The NY Times reports today that Google acknowledged it had violated people’s privacy during its StreetView mapping project. Thirty-eight states had brought a case against Google on the grounds that the project resulted in people’s passwords and other personal information being unknowingly recorded by the search giant. Google has agreed to settle it by paying a $7 million fine as well as by becoming more aggressive in ensuring that its employees’ efforts don’t violate privacy and informing the public about how to avoid having their privacy compromised.

In its discussion of the settlement, the article brings up that the way now is paved for another privacy battle, this time over Google Glass. Concerns are that Google Glass eyewear also can be used to record photos, videos and audios of the wearer’s surroundings, without the permission of the individuals featured in those surroundings. With Google Glass, users can use their voice to input commands to take a picture or make a video, as well as to take steps less likely to compromise privacy, such as search for facts about landmarks or events.

How that privacy question plays out is yet to be seen. But concerns aren’t stoping the project – which was demonstrated at last week’s SXSW conference – from moving ahead. Google yesterday announced that the glasses will accommodate frames and lenses that match users’ eye prescriptions, for example.

Getting Google Glass to respond to voice commands and searches appears to leverage capabilities it has developed for its Voice Search App for Android, as well as its semantically-driven Knowledge Graph database of hundreds of millions of entities and billions of facts, and their relationships to each other.

 

 

 

 

 

 

 

 

 

The Voice Search App also supports its Voice Actions technology for things like calling contacts, sending emails, getting directions, and more. Users on mobile devices can say their questions out loud, and the Google search app will reach out to Google’s Knowledge Graph to deliver the answers. As far as voice commands go on Google Glass — to take videos or pictures, for instance — users have to issue an “OK Glass” to initiate the action. Google Now is also in the Google Glass picture, to run translations or provide flight updates without your having to dig for the information.

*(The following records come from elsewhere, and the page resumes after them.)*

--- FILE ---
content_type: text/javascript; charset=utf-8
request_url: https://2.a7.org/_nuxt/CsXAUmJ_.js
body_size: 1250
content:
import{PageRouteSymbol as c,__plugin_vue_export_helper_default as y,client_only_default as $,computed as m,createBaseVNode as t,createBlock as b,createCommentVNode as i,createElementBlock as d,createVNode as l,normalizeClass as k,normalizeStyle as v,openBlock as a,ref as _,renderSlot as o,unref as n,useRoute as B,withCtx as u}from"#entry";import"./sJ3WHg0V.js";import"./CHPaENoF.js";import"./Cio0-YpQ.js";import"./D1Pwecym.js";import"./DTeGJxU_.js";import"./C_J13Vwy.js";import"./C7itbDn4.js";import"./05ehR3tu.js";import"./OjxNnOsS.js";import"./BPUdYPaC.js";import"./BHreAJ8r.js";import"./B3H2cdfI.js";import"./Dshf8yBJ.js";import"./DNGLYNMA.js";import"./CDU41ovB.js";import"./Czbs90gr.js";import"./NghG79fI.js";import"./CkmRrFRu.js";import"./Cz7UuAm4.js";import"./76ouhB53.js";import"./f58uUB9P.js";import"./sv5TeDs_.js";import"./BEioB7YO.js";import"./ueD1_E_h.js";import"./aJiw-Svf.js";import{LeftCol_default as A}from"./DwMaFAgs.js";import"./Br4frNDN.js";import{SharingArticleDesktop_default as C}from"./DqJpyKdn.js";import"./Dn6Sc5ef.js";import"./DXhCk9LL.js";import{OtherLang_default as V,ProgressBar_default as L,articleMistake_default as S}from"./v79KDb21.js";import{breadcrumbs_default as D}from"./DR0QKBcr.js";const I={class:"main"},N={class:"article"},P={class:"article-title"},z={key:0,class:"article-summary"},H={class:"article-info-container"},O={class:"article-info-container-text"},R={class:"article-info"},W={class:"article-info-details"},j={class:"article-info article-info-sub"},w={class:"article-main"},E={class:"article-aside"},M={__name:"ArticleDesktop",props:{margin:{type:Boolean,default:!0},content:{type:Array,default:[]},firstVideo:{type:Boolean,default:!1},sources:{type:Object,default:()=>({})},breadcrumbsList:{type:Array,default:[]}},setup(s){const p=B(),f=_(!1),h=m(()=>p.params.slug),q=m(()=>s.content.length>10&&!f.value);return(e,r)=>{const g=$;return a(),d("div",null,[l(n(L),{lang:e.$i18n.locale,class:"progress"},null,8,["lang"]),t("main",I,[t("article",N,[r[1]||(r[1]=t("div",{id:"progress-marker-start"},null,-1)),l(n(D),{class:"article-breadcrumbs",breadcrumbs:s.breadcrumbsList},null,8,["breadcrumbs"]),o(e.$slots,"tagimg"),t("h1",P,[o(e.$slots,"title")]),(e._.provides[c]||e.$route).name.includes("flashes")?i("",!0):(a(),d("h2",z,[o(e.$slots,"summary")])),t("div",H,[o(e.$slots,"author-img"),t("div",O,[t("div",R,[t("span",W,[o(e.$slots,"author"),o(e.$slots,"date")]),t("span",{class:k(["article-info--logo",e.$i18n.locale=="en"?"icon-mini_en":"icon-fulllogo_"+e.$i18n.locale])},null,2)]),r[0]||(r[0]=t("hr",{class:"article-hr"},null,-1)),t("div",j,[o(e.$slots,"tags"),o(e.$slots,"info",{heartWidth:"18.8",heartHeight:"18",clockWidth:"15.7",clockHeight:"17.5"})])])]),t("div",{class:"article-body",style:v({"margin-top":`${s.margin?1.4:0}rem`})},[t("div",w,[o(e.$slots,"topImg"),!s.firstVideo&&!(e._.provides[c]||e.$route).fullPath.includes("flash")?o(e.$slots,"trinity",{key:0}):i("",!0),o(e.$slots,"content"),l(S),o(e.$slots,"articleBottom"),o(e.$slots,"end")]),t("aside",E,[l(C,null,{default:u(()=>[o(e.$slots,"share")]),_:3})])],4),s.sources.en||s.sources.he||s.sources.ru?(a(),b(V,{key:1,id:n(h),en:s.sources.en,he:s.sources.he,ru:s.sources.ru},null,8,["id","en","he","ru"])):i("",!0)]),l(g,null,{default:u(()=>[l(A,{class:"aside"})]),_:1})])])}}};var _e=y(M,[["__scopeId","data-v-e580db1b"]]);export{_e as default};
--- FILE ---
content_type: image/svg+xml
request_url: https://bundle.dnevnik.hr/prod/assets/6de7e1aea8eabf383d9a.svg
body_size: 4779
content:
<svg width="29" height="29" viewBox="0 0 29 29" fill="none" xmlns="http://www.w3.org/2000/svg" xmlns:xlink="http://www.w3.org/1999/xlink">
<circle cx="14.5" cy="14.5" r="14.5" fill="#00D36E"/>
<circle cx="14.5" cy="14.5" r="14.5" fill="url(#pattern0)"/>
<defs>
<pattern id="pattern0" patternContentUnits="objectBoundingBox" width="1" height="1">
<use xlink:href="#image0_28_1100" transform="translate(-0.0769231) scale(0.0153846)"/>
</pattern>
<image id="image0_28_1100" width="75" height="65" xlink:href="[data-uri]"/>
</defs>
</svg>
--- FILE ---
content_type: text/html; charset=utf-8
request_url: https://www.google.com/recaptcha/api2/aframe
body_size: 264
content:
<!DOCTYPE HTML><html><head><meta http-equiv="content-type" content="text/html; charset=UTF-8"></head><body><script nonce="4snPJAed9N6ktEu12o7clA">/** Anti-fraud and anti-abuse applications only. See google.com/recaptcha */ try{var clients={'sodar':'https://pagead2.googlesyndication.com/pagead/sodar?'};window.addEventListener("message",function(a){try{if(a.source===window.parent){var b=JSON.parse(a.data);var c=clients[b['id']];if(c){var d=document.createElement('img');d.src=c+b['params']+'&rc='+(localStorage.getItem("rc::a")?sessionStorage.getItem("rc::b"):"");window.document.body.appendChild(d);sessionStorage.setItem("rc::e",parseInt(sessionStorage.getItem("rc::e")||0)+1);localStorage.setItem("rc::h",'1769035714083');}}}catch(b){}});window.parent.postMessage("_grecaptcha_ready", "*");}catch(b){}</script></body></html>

There may be more in store for promoting voice-related search, command and other advances for Google technologies, perhaps Google Glass among them. This week comes word that Google acquired neural network startup DNNresearch, a start-up out of the Department of Computer Science, University of Toronto. It recently improved the state of the art in object recognition, according to the Google announcement. University Professor Geoffrey Hinton and two of his graduate students, Alex Krizhevsky and Ilya Sutskever, incorporated DNNresearch Inc. in 2012, the announcement notes, adding that, “Hinton is world-renowned for his work with neural nets, and this research has profound implications for areas such as speech recognition, computer vision and language understanding.”